- TASK SET:
a) Copy the dating advice thread word for word, from "it sounds like" up to and including "too deep emotionally.".
b) Carry on the dating advice thread from its last post, writing what comes next after the final sentence shown.

- DOCUMENT EXCERPT:
··········

Am I being too sensitive, or am I starting to see the cracks? He is so calm that o really enjoy his presence however, I do feel perhaps it is all going to have to be his way or no way. I really am considering walking away, instead of having to constantly alter my life to suit his, when he clearly refuses to bring balance and do the same.

OP posts:
Bonkers1966 · 09/02/2026 17:49

Sorry OP. He sounds cheap and annoying. It's his way or nothing. I would cut him loose as soon as. Beware the emotional blackmail that may follow. Do you want me to take the food out of my children's mouths so I can take you out? Is that what you want? 😎

LittleCrumblyBiscuit · 09/02/2026 17:49

Nah, chuck this one back he’s not making much effort is he?

PashaMinaMio · 09/02/2026 17:53

Red flags. The first 2 posts have nailed it.
Get out now.

PositiveLife · 09/02/2026 17:53

Ditch him.
Why does he think it's fine for you to pay for a babysitter but not ok for him to do the same?

doobaz · 09/02/2026 17:53

He's definitely not a keeper. You deserve someone who goes out of their way to make you happy

Chocolateteapot8 · 09/02/2026 18:00

PositiveLife · 09/02/2026 17:53

Ditch him.
Why does he think it's fine for you to pay for a babysitter but not ok for him to do the same?

This

daisychain01 · 09/02/2026 18:01

I don't think you should ditch him because of what you've said in your OP. Him having it "all his way" is him not willing to compromise on his children's needs.

it sounds like he has a lot on his plate and finding it very difficult with 3 children to balance their needs, which are his priority (well done him!) and hus relationship with you. He didn't feel he could ask his family to care for them. No crime there.

i just don't think he is dating material with all that going on in his life, even if he is sharing their care with the mother. It's still a lot.

He can't balance your needs. He can only balance the needs of his children. You are definitely not his priority, but if you walk away, don't give him a hard time about it, just say it isn't working for you and wish him well

DatingDinosaur · 09/02/2026 18:01

Sounds like both of your current life circumstances aren't really compatible and that he's less willing to compromise than you are.

I'd probably call it quits at this stage before I got in too deep emotionally.

Qwerty111 · 09/02/2026 18:13

It’s a lot harder to get a babysitter for 3 at a weekend than 1 on a weekday evening so I don’t think that’s a fair gripe. But never paying for lunch and never doing any activity you like is awful.

··········

- ENTRIES SUPPLIED:
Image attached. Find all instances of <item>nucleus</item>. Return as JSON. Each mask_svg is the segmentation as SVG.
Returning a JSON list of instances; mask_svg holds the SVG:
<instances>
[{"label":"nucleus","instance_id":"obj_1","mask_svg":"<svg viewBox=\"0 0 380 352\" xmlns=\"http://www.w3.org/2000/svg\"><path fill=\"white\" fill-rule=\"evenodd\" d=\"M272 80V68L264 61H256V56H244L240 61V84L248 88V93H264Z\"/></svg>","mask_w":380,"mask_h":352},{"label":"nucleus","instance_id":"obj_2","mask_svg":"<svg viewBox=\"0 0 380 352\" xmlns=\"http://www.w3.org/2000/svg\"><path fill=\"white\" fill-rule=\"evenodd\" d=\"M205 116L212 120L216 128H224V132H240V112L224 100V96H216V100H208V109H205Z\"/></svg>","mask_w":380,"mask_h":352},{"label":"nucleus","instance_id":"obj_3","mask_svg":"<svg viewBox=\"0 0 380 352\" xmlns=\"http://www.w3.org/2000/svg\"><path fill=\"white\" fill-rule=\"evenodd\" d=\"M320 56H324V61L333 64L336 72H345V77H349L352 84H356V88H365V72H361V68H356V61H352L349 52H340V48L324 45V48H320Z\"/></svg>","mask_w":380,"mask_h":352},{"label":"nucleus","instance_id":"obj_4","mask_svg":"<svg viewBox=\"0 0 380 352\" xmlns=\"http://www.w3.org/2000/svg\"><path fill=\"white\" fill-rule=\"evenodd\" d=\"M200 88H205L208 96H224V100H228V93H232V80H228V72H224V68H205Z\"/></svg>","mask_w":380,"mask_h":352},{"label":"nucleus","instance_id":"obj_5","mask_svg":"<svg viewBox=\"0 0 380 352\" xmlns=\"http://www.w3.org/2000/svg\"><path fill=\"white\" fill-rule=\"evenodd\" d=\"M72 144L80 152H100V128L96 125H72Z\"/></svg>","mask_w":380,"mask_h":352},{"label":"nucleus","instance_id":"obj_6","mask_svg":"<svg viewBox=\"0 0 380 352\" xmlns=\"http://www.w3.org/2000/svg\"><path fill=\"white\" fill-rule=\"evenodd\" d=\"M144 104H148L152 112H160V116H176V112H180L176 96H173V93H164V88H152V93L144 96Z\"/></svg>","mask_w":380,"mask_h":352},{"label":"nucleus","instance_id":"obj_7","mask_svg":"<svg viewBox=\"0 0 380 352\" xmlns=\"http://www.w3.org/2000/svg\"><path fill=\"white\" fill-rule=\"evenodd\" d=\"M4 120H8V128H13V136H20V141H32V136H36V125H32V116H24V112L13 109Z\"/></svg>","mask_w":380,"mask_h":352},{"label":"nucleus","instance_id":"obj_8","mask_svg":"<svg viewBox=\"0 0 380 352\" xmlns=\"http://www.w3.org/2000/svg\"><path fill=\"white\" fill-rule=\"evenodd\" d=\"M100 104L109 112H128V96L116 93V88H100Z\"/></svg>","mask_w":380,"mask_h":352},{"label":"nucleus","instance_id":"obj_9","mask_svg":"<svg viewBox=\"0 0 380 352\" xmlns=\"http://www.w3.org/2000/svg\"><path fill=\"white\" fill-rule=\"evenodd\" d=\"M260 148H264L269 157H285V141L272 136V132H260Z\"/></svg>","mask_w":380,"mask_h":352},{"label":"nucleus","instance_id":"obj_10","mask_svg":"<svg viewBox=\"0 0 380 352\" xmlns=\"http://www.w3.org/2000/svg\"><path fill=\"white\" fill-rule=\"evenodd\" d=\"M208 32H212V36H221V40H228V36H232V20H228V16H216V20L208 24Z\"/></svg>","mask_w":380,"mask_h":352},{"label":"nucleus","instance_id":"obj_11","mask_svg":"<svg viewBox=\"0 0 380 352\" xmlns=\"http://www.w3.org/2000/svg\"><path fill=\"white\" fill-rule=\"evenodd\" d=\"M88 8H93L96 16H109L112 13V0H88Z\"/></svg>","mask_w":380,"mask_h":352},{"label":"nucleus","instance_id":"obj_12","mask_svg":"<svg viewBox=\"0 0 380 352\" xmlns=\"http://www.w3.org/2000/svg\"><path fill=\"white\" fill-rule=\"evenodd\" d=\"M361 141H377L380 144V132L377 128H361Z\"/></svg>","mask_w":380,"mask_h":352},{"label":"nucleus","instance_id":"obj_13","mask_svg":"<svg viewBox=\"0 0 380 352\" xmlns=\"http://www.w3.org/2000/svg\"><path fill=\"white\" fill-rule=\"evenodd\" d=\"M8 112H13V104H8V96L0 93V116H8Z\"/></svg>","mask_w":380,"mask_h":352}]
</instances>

··········

- ANSWERS FOR THE EXERCISE:
a)
it sounds like he has a lot on his plate and finding it very difficult with 3 children to balance their needs, which are his priority (well done him!) and hus relationship with you. He didn't feel he could ask his family to care for them. No crime there.

i just don't think he is dating material with all that going on in his life, even if he is sharing their care with the mother. It's still a lot.

He can't balance your needs. He can only balance the needs of his children. You are definitely not his priority, but if you walk away, don't give him a hard time about it, just say it isn't working for you and wish him well

DatingDinosaur · 09/02/2026 18:01

Sounds like both of your current life circumstances aren't really compatible and that he's less willing to compromise than you are.

I'd probably call it quits at this stage before I got in too deep emotionally.

b)
If you stay with him future you will be halfway up a mountain pouring Camp coffee from a 1970s flask and eating your homemade meat paste sandwiches out of the foil.

daisychain01 · 09/02/2026 18:16

If you stay with him future you will be halfway up a mountain pouring Camp coffee from a 1970s flask and eating your homemade meat paste sandwiches out of the foil.

I expect with 3 kids that's what would be classed as a high end luxury trip.😂

Jellybunny56 · 09/02/2026 18:20

Qwerty111 · 09/02/2026 18:13

It’s a lot harder to get a babysitter for 3 at a weekend than 1 on a weekday evening so I don’t think that’s a fair gripe. But never paying for lunch and never doing any activity you like is awful.

If you stay with him future you will be halfway up a mountain pouring Camp coffee from a 1970s flask and eating your homemade meat paste sandwiches out of the foil.

I agree with this, and I do also think if he only see’s them on a weekend he might not want to give up any of that time which is fair enough really.

But the not paying for dinner etc is enough of a red flag.

jamiefraserforever · 09/02/2026 18:21

Thank you all for your comments. I do think my circumstances should be respected also. He also makes a heck of a lot more money than I do. I shall call this a day. I deserve someone who appreciates my efforts.

OP posts:
Ilikewinter · 09/02/2026 18:25

I agree with PP, I started off thinking he sounded a good guy, prioritising his kids etc, but only seeing him on his terms, never buying you lunch etc seems a bit too one sided..... move on !

blueshoes · 09/02/2026 18:27

It is the right decision.

You are doing all the running around. He only sees you if you cost him nothing and fits in with his life.